Changes to the Six-Star Green Star rating systems to totally ban gas as an energy source in 2025 mean many of our clients are wondering how to implement ‘all electric’ cooking in Food and Beverage (F&B) precincts. This is no easy feat to accomplish. Gas has been the backbone of F&B facilities. Chefs love the instantaneous control of heat to move from ‘sear’ to ‘simmer’ that creates the unique flavour profiles of so many of our favourite dishes like juicy steaks, charred burgers and smoky stir-fries. Piped gas is also considerably cheaper than electricity.

These two elements of instantaneous control and lower costs mean F&B operators are reticent to convert their fit-out plans to include all-electric cooking.

So how can landlords and government agencies meet their ESG commitments and Green Star targets with this level of resistance from tenants?

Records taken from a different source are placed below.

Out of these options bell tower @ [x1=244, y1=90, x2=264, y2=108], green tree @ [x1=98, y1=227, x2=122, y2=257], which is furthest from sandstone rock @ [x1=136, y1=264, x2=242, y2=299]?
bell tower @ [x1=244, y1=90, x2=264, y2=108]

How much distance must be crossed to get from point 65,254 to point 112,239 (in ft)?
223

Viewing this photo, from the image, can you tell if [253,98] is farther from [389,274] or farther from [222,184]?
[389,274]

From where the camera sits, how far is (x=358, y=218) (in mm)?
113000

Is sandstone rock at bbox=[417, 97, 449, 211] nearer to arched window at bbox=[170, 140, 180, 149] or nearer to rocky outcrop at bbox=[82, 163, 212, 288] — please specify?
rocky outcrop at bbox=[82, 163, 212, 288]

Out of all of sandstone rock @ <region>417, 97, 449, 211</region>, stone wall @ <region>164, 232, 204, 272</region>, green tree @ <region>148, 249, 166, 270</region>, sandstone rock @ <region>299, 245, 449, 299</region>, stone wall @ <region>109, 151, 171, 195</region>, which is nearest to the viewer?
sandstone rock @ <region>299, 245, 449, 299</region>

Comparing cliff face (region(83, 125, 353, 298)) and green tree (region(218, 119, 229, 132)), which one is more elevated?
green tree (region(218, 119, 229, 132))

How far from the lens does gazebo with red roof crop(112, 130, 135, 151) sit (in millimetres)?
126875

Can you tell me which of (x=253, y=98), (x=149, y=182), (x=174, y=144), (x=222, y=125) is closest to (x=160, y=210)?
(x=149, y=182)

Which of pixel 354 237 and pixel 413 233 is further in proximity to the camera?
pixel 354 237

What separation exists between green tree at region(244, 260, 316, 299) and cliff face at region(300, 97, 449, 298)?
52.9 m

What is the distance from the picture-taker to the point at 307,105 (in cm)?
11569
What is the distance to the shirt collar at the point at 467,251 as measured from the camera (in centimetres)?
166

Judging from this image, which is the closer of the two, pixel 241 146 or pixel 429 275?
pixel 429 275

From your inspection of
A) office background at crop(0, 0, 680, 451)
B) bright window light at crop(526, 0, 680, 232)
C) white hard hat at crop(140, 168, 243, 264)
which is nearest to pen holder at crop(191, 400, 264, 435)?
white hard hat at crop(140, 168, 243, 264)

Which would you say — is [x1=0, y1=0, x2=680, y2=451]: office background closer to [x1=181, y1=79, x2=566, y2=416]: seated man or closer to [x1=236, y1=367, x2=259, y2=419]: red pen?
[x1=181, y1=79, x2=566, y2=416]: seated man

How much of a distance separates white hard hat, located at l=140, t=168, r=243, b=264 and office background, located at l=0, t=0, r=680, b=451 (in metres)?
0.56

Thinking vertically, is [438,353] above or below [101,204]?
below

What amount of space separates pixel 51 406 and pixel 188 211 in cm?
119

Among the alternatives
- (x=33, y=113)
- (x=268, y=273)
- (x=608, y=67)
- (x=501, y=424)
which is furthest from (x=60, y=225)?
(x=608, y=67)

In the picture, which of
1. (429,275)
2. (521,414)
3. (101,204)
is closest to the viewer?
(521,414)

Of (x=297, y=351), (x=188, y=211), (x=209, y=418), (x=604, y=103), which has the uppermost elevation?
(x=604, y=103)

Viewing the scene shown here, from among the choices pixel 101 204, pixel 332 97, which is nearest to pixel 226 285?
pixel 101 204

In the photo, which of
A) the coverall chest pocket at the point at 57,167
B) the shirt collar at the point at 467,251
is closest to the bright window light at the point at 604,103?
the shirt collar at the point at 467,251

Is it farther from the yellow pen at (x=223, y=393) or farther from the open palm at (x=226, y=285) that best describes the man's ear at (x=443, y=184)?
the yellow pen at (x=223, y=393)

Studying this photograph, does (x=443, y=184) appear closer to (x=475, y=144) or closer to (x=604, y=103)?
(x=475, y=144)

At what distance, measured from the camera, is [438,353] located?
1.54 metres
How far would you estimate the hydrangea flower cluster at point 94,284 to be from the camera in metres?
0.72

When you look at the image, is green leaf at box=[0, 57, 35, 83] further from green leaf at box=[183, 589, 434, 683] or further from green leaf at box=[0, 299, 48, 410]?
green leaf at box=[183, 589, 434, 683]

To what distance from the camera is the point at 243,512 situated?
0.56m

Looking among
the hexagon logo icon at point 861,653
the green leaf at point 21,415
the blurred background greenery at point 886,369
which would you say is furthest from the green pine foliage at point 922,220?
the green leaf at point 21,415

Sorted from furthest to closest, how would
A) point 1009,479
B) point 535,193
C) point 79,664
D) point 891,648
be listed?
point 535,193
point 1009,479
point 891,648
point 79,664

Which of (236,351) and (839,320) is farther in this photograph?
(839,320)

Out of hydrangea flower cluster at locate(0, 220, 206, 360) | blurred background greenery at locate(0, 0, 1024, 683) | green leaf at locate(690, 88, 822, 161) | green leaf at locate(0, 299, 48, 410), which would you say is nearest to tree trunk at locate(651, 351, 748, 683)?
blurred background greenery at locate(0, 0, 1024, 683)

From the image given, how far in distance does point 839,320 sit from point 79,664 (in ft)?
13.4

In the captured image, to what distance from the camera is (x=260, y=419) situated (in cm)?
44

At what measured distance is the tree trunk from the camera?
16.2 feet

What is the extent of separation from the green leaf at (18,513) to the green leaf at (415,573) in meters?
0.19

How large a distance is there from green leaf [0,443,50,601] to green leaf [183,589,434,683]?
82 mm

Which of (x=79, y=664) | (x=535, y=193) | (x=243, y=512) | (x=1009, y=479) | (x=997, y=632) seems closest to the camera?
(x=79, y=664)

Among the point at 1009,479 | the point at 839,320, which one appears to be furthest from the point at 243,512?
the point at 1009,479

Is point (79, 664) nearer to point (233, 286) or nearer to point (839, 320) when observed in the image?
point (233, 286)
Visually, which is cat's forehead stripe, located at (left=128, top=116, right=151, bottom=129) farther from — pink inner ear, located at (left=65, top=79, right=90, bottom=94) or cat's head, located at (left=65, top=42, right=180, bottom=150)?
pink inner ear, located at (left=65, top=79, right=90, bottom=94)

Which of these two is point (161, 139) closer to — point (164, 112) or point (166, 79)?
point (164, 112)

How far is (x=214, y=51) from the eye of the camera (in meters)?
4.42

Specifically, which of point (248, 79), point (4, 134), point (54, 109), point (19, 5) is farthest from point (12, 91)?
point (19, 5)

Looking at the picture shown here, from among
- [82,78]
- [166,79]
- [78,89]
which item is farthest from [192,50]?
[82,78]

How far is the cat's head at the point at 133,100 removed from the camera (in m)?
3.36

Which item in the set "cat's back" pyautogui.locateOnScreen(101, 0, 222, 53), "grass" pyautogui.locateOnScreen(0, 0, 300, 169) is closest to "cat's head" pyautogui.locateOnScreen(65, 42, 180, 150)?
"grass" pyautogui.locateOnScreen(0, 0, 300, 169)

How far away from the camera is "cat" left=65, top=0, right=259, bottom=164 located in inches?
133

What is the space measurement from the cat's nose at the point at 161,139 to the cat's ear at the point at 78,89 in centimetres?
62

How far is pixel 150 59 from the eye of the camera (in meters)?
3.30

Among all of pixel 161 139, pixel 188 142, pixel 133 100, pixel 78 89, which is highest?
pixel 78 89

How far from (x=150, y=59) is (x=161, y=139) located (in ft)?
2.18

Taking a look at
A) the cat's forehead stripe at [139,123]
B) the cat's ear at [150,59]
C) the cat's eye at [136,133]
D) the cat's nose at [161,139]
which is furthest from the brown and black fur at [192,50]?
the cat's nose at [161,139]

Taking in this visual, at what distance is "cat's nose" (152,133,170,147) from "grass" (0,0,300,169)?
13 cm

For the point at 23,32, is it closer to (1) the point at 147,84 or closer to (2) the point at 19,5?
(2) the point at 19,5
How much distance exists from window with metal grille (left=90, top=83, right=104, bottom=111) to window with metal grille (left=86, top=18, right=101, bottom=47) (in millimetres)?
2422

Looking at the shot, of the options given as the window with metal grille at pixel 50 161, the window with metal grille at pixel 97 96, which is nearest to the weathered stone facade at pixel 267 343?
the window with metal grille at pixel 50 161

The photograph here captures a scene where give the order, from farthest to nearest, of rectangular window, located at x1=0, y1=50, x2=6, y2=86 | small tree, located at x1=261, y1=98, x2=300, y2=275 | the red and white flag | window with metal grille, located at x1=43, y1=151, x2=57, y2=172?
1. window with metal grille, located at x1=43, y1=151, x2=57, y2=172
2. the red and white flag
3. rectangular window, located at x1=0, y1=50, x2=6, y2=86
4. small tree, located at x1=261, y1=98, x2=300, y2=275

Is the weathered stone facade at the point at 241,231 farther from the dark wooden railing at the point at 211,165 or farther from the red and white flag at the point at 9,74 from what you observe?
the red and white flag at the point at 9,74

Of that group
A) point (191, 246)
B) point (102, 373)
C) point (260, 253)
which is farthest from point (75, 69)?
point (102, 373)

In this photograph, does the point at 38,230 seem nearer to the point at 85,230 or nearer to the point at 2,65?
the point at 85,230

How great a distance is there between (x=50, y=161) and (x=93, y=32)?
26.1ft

Change happens with committed vision

B&P has been successfully creating change in Australian F&B precincts for 22 years. Even Frank Lowy didn’t believe food court operators would ever agree to food being made freshly to order, served on real plates from tenancies fitted out using a material palette stipulated by the landlord. Yet the Level 5 Café Court at Westfield Bondi Junction disrupted the model when it opened in 2000 and was a runaway success. In 2019, we worked with UTS to open the new Food Hall in its UTS Central development, where no plastics were permitted – right down to water bottles and the tiny fish-shaped soy sauce portions. Not a single lease deal was lost because of this lease condition and the site has just been listed as a finalist in the 2021 RICS award for this initiative.

These changes were successful because of a committed vision from the outset by the landlord, adopted across the entire development team, including leasing agents and retail design managers (RDMs) from the commencement of engagement with prospective tenants. It is the same strategy B&P intends to adopt again with our many clients to implement gas free F&B over the coming years.

Here’s our three-step process to successfully implement radical change with F&B operators:

Step 1:
Go hard, go early

Just like the NZ Prime Minister during the pandemic, commit early in the development and let everyone know the ‘no gas’ vision. A no gas policy needs to be supported above at PCG or board level and below from the development manager, project manager, leasing team, operating team and the tenants.

Build a positive story around the vision and benefits of the strategy so that leasing can be channelling this vision to market from the outset, allowing tenants time to embrace the initiative.

Step 2:
Calculate offsets and educate designers and operators

The biggest objection from tenants regarding the shift to electricity in F&B outlets is about the increased cost of equipment and energy. Savvy developers and leasing agents will have thought through this objection and many have worked with B&P, commercial kitchen design and equipment specialist, The Mack Group and ESD Specialist, The Footprint Company to prepare a cost-benefit analysis.

Educating the end users/retailers on the multiple benefits on all electric cooking and how it can be cost efficient over the long run is key. Induction cooking creates less heat in the kitchen than gas-powered cooking, so there are savings to be made in air conditioning costs. It creates better working conditions in the kitchen. We have also proved in our work that most F&B outlets can save at least 30% on their energy costs by selecting better equipment and materials during the schematic design phase.

The Footprint Company has created self-paced webinars and online calculators to assist RDMs and tenants improve the energy efficiency and carbon footprint impact of retail tenancies so they can make a positive offset.

Step 3:
Incentivise the additional cost

Suppose the additional cost of the equipment can’t be offset by improving the tenants’ design and educating their energy consumption. In that case, include rental incentives in the lease negotiations or landlords can opt to warm shell.